Performance was better across the pond. Much better, in fact, for Royal Dutch Shell, which provided a positive end to a variable earnings season. Net profit for the Anglo-Dutch firm may have been down 2% y-o-y to US$5.3 billion, but that was still well ahead of even the highest analyst estimates of US$4.52 billion. Weaker refining margins and lower crude prices were cited as a slight drag on performance, but Shell’s acquisition of BG Group is paying dividends as strong natural gas performance contributed to the strong profits. Unlike ExxonMobil and Chevron, Shell has only dipped its toes in the Permian, preferring to maintain a strong global portfolio mixed between oil, gas and shale assets.
For the other European supermajors, BP and Total largely matched earning estimates. BP’s net profits of US$2.36 billion hit the target of analyst estimates. The addition of BHP Group’s US shale oil assets contributed to increased performance, while BP’s downstream performance was surprisingly resilient as its in-house supply and trading arm showed a strong performance – a business division that ExxonMobil lacks.
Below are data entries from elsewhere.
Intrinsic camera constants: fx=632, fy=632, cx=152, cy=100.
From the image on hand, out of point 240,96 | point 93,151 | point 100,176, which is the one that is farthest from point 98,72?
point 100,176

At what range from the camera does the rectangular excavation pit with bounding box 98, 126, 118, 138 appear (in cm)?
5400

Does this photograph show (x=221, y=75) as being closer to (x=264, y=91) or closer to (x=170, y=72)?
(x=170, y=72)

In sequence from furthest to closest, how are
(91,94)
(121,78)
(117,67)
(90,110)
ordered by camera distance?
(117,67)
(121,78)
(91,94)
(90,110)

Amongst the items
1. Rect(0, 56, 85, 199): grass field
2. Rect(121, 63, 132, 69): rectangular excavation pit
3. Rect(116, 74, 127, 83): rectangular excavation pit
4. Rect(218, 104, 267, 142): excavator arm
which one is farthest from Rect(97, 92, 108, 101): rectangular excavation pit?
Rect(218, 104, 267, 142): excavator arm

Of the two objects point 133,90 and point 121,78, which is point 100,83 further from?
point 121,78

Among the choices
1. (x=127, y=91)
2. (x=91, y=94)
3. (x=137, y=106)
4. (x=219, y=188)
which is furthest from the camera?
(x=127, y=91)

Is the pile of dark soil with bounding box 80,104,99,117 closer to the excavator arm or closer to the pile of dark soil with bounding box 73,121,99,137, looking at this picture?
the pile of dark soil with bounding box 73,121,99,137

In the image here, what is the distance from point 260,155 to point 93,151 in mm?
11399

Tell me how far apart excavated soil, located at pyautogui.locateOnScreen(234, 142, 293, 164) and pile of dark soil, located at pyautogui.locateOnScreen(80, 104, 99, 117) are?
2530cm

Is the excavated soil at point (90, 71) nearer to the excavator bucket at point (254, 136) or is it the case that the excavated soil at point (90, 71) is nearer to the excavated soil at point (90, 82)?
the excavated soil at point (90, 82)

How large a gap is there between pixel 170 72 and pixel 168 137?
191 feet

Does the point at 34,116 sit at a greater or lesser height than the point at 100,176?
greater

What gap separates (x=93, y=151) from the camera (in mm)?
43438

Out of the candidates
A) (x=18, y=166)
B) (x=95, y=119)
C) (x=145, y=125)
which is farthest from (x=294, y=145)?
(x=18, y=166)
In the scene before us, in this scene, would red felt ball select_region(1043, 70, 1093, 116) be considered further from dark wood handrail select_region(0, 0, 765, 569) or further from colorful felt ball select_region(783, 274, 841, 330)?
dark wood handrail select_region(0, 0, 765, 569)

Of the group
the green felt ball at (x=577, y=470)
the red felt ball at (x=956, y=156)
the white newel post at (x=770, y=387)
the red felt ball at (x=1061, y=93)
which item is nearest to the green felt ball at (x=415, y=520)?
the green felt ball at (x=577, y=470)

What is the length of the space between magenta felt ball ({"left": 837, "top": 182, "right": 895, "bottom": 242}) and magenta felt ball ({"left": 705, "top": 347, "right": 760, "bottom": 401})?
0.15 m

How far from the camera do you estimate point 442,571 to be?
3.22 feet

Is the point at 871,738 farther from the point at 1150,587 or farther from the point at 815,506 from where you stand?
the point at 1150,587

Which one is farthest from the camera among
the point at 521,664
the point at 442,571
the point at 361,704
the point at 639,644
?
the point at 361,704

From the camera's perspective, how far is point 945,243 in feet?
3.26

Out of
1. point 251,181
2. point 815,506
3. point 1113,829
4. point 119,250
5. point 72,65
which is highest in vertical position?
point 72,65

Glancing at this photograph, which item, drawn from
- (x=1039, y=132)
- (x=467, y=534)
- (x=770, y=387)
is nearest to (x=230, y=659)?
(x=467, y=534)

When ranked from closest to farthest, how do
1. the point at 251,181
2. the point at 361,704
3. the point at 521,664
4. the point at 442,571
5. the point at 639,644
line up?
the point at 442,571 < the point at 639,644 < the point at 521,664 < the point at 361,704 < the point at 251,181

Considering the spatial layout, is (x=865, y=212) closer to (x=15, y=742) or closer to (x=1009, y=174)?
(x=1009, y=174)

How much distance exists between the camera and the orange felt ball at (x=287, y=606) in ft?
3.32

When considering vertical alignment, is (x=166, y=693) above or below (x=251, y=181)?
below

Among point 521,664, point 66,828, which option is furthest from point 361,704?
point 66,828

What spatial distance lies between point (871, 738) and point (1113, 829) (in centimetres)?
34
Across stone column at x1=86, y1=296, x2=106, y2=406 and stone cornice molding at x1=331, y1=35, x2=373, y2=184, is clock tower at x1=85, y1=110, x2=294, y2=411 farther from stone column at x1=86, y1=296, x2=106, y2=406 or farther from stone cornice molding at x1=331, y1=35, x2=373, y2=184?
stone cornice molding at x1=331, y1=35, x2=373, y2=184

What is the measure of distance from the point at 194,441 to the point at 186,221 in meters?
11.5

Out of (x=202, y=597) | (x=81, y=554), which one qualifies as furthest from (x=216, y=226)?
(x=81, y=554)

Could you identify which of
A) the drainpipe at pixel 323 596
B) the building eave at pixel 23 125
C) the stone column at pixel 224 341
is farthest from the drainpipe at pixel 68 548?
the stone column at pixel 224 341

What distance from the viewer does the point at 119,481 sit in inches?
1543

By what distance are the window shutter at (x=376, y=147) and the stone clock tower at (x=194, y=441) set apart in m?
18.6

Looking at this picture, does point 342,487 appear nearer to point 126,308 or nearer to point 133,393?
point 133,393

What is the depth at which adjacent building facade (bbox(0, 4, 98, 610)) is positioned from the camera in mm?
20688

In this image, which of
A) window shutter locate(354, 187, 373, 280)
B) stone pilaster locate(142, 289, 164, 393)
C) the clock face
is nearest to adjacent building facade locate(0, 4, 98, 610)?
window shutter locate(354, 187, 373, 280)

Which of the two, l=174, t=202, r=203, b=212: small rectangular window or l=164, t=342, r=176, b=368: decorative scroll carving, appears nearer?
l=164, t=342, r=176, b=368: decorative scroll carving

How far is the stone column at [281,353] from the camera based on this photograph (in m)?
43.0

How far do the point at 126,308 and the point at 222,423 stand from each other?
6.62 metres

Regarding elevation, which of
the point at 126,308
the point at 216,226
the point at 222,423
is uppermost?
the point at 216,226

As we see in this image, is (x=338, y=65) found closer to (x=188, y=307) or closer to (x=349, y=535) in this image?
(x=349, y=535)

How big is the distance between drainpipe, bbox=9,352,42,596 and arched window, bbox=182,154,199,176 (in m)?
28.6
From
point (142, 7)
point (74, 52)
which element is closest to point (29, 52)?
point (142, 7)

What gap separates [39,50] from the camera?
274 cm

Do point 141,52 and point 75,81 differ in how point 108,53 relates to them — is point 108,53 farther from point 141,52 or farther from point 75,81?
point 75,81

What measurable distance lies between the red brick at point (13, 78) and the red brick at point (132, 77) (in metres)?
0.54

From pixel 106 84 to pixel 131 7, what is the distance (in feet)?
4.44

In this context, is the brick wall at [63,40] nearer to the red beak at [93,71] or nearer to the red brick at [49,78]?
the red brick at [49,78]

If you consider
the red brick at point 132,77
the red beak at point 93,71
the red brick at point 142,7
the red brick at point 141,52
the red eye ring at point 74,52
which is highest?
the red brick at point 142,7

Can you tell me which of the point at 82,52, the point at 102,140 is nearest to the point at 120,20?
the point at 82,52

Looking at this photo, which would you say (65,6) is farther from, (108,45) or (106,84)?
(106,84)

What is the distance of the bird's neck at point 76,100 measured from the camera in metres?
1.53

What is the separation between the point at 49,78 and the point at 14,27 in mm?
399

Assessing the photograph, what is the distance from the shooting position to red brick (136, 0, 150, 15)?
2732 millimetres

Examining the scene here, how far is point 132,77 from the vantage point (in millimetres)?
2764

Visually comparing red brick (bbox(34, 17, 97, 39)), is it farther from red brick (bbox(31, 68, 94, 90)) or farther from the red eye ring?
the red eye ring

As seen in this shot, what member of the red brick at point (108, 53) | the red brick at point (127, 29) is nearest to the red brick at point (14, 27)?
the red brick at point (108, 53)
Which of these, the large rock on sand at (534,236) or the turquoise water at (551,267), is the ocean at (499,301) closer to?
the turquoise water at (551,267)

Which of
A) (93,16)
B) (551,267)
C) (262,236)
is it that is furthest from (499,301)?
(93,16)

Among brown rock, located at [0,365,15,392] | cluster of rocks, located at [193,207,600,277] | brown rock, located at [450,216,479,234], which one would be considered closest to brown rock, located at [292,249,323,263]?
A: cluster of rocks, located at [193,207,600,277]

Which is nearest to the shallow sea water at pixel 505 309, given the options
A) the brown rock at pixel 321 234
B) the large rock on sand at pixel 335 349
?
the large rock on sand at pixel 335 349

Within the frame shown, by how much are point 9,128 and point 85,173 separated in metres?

France’s Total also hit the mark of expectations, with US$2.8 billion in net profit as lower crude prices offset the group’s record oil and gas output. Total’s upstream performance has been particularly notable – with start-ups in Angola, Brazil, the UK and Norway – with growth expected at 9% for the year.
All in all, the volatile environment over the first quarter of 2019 has seen some shift among the supermajors. Shell has eclipsed ExxonMobil once again – in both revenue and earnings – while Chevron’s failed bid for Anadarko won’t vault it up the rankings. Almost ten years after the Deepwater Horizon oil spill, BP is now reclaiming its place after being overtaken by Total over the past few years. With Q219 looking to be quite volatile as well, brace yourselves for an interesting earnings season.